Scientists used to think amyloid plaques were the problem in Alzheimer's disease.
"Now it seems clear that the aggregates are not the main culprits, it's their precursors," so-called Aβ oligomers, said Claudio Soto of the University of Texas Medical School at Houston. "This is the key molecule and could be the best, most reliable way to make an early diagnosis. That's been the biggest problem in the field: you can't identify patients until they are already sick."
"Those Aβ oligomers may be circulating in the body years if not decades before cognitive symptoms arise," Soto added. If only there were a way to detect them.
In the new study, Soto and his colleagues applied a technology they developed earlier for detection of the misfolded proteins responsible for prion diseases including mad cow disease. Their protein misfolding cyclic amplification (PMCA) technology works by amplifying existing misfolded proteins and then breaking them up into smaller pieces. When mixed with the equivalent, normal protein, the misfolded fragments act as seeds for the formation, in the case of Aβ, of amyloid clumps like those found in the Alzheimer's brain.

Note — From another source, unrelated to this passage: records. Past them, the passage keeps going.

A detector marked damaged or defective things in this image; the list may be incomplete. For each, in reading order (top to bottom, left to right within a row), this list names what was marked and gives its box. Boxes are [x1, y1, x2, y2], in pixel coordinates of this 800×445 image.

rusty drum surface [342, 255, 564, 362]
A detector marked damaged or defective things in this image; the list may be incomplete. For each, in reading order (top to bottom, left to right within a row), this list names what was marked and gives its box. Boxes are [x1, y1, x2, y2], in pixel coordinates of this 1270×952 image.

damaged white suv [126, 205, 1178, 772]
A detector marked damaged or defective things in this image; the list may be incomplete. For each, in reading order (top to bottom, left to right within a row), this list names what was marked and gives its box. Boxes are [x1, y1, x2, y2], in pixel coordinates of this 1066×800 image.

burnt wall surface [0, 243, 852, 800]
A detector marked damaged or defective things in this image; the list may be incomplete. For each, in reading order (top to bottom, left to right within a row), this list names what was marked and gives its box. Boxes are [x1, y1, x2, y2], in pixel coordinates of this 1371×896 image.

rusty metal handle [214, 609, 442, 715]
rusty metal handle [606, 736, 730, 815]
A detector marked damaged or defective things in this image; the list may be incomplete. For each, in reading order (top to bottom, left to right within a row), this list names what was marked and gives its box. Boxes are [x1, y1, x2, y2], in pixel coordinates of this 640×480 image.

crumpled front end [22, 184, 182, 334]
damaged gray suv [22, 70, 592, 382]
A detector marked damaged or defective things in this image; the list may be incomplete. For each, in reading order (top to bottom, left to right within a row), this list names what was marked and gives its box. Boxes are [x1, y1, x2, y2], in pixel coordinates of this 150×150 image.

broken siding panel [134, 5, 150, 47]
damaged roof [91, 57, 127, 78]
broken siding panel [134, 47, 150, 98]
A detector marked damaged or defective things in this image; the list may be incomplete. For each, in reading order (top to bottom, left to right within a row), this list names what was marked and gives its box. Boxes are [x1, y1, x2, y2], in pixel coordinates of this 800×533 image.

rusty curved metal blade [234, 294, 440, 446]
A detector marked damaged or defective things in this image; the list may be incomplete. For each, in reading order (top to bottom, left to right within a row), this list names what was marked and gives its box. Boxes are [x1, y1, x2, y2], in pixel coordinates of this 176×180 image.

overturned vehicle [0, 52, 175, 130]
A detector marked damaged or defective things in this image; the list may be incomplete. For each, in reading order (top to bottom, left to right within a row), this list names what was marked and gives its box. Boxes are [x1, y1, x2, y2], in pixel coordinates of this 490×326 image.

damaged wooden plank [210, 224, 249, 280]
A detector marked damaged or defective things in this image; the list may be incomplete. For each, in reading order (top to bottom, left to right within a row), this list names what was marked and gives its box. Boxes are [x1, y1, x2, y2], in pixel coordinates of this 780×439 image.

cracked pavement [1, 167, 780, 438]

The researchers showed that their PMCA technology can detect Aβ oligomers at incredibly low concentrations. In principle, their earlier prion work suggests it might be possible to detect even a single particle of misfolded Aβ. Most importantly, Soto and his colleagues were able to distinguish between patients with Alzheimer's disease and those with other neurodegenerative or neurological disorders with 90% sensitivity and 92% specificity by applying their test to cerebrospinal fluid samples.
The next step, Soto says, is to adapt the technology for use with blood or urine samples, which would be much easier to obtain for screening perfectly healthy people for biochemical signs of Alzheimer's disease. They will also continue to explore its utility for detecting the disease before symptoms appear.
If additional research can confirm the utility of the test in Alzheimer's and perhaps other conditions (e.g. Parkinson's disease), Soto says an FDA-approved test could be on the market in as little as three years. His team is already involved in commercializing the PCMA technology for application in prion diseases.